ABOUT THIS TASK —
When the line with "Funko Pop! Westworld:..." turns up below, begin repeating exactly, and carry on through the line with "Vin Diesel Wheelman 1"; no pictures go into the copy.
========
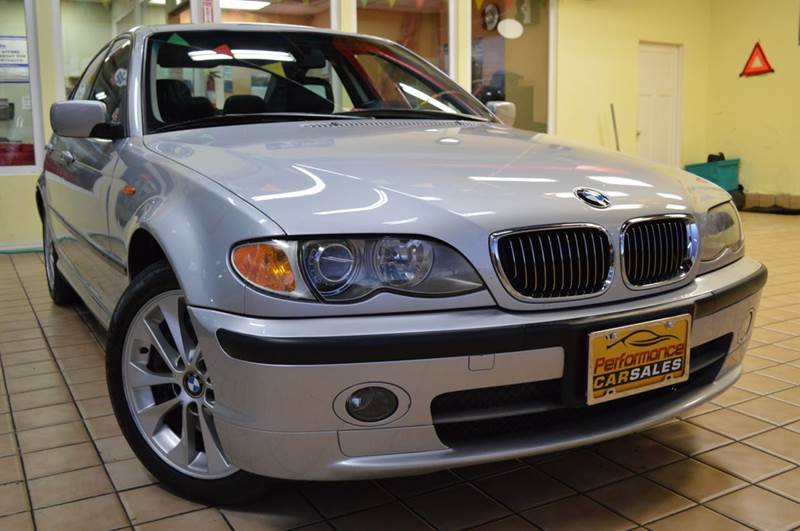 2005 BMW 3 Series for sale at Performance car sales in Joliet IL
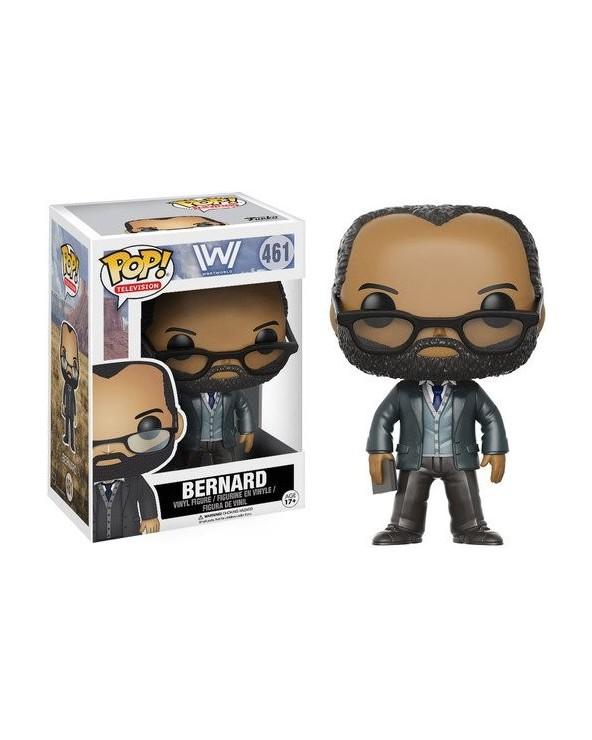 Funko Pop! Westworld:...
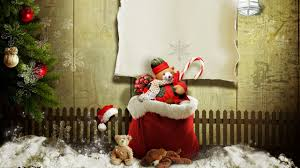 christmas presents gifts wallpapers hd wallpapers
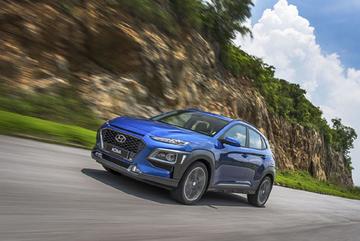 Hyundai Kona - đối thủ 'đáng gờm' trong phân khúc SUV đô thị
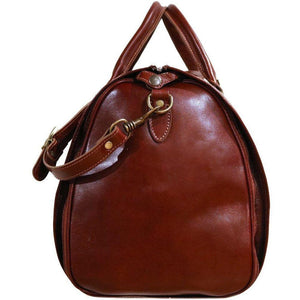 Floto Venezia Leather Garment Duffle - Side Face with Strap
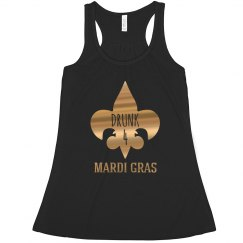 Metallic Drunk 4 Mardi Gras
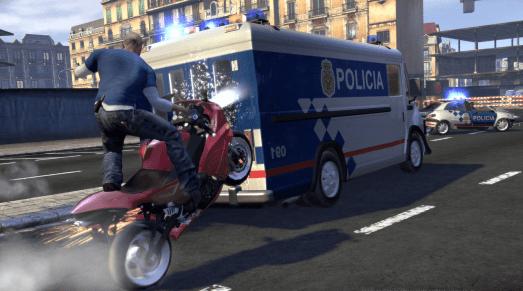 Vin Diesel Wheelman 1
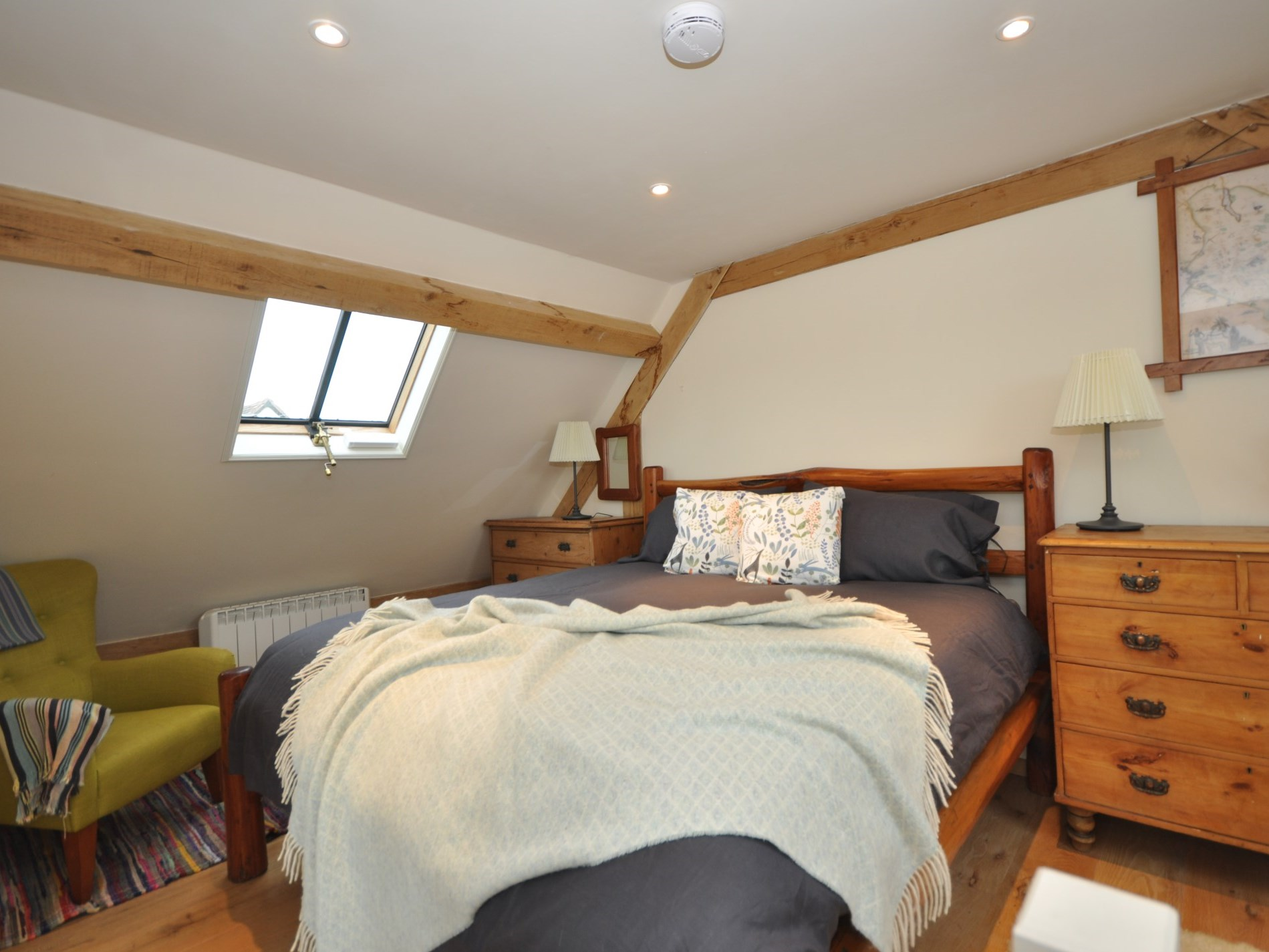 Have a great nights sleep in the king-size bedroom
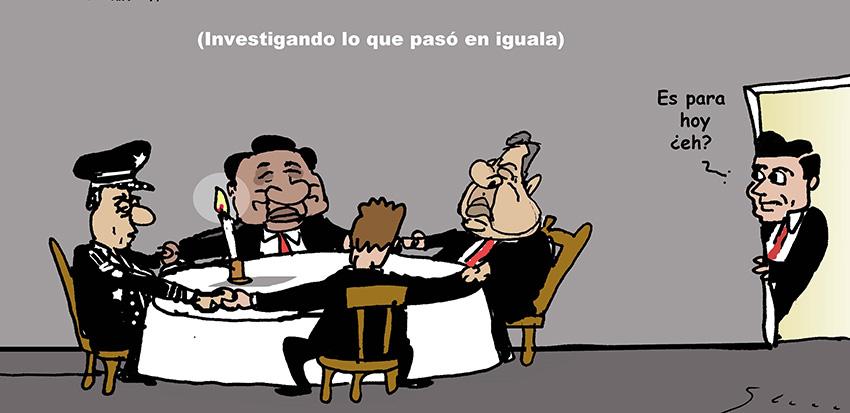 Investigando lo que pasó en Iguala - Garcí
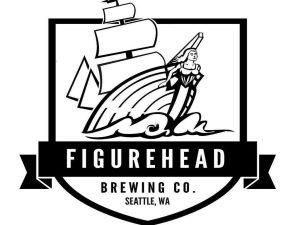 Figurehead-Brewing-logo-Salazar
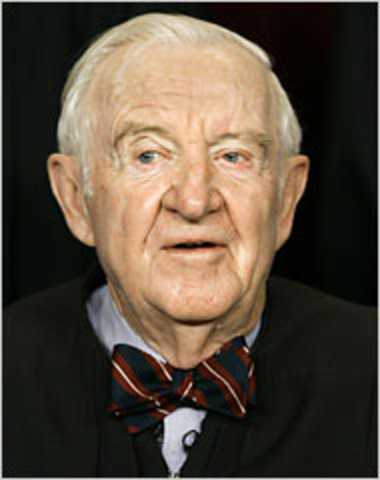 Justice John Paul Stevens Retires
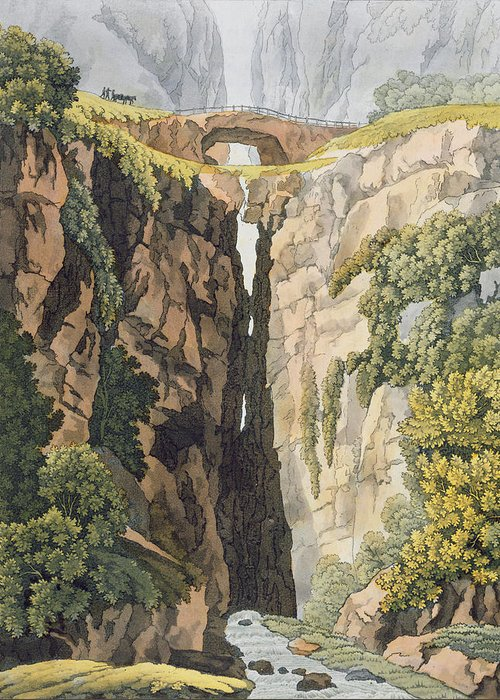 Possibly Brazil Greeting Card featuring the drawing Natural Bridge, Valle Dicononzo by Gerolamo Fumagalli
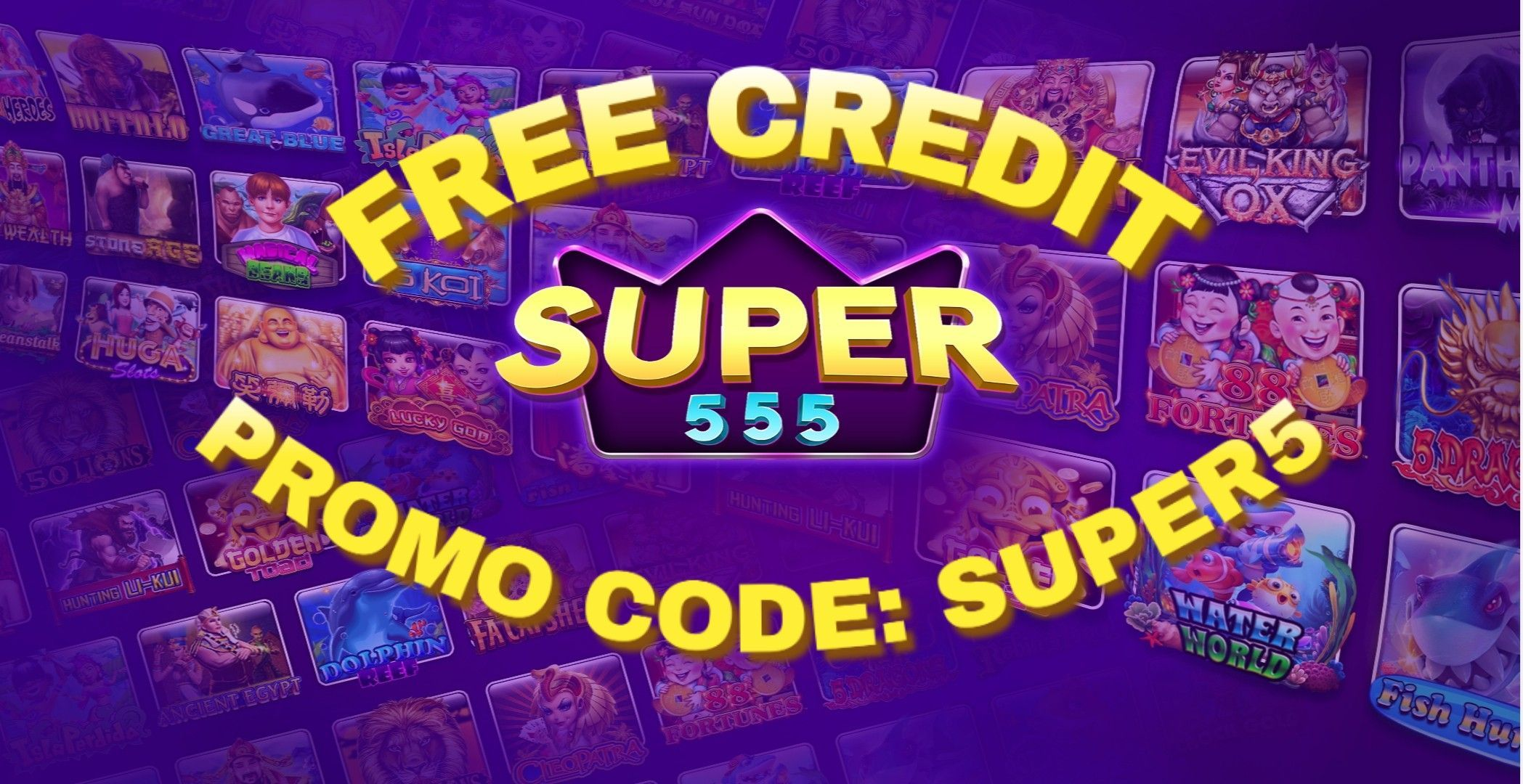Free casino sign up bonus money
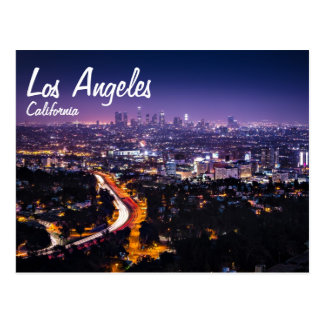 Carte Postale Horizon de Los Angeles, la Californie la nuit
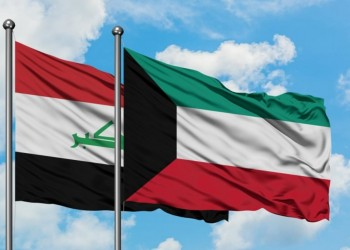 الكويت تجدد دعوة رعاياها لمغادرة العراق فورا
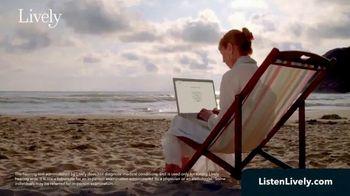 Listen Lively TV Spot, 'Hearing Loss is Frustrating'
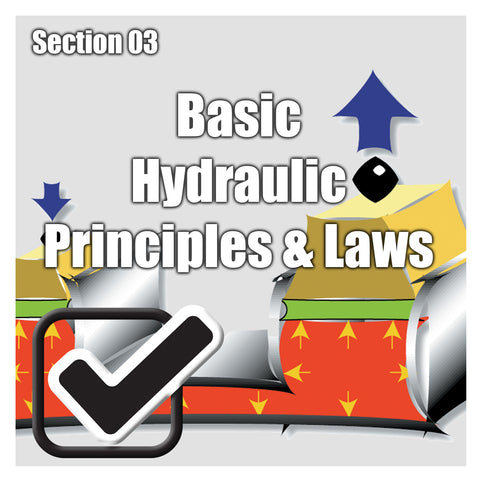 PH Section 03 - Basic Hydraulic Principles & Laws - Challenge Test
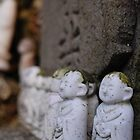 Japanese little budda by swivalimages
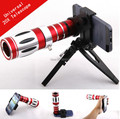 HOT 20X Optical Zoom 800M Telescope Lens Telephoto Camera Tripod For iPhone6 6 PLUS For Galaxy
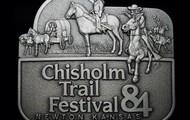 CT Festival
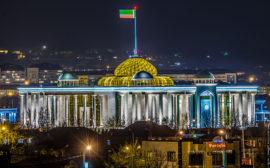 Дешевые билеты из Петербурга в Грозный и Ставрополь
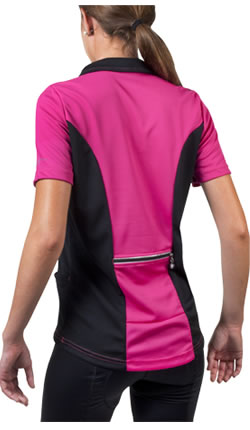pink biking apparel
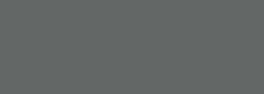 Ocritech-Waschtisch Farbe Dunkelgrau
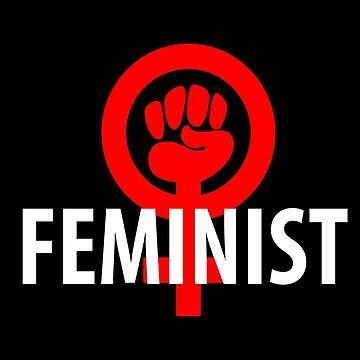 Feminist Logo  by holycrow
========
SOLUTION TO THIS TASK —
 Funko Pop! Westworld:...
 christmas presents gifts wallpapers hd wallpapers
 Hyundai Kona - đối thủ 'đáng gờm' trong phân khúc SUV đô thị
 Floto Venezia Leather Garment Duffle - Side Face with Strap
 Metallic Drunk 4 Mardi Gras
 Vin Diesel Wheelman 1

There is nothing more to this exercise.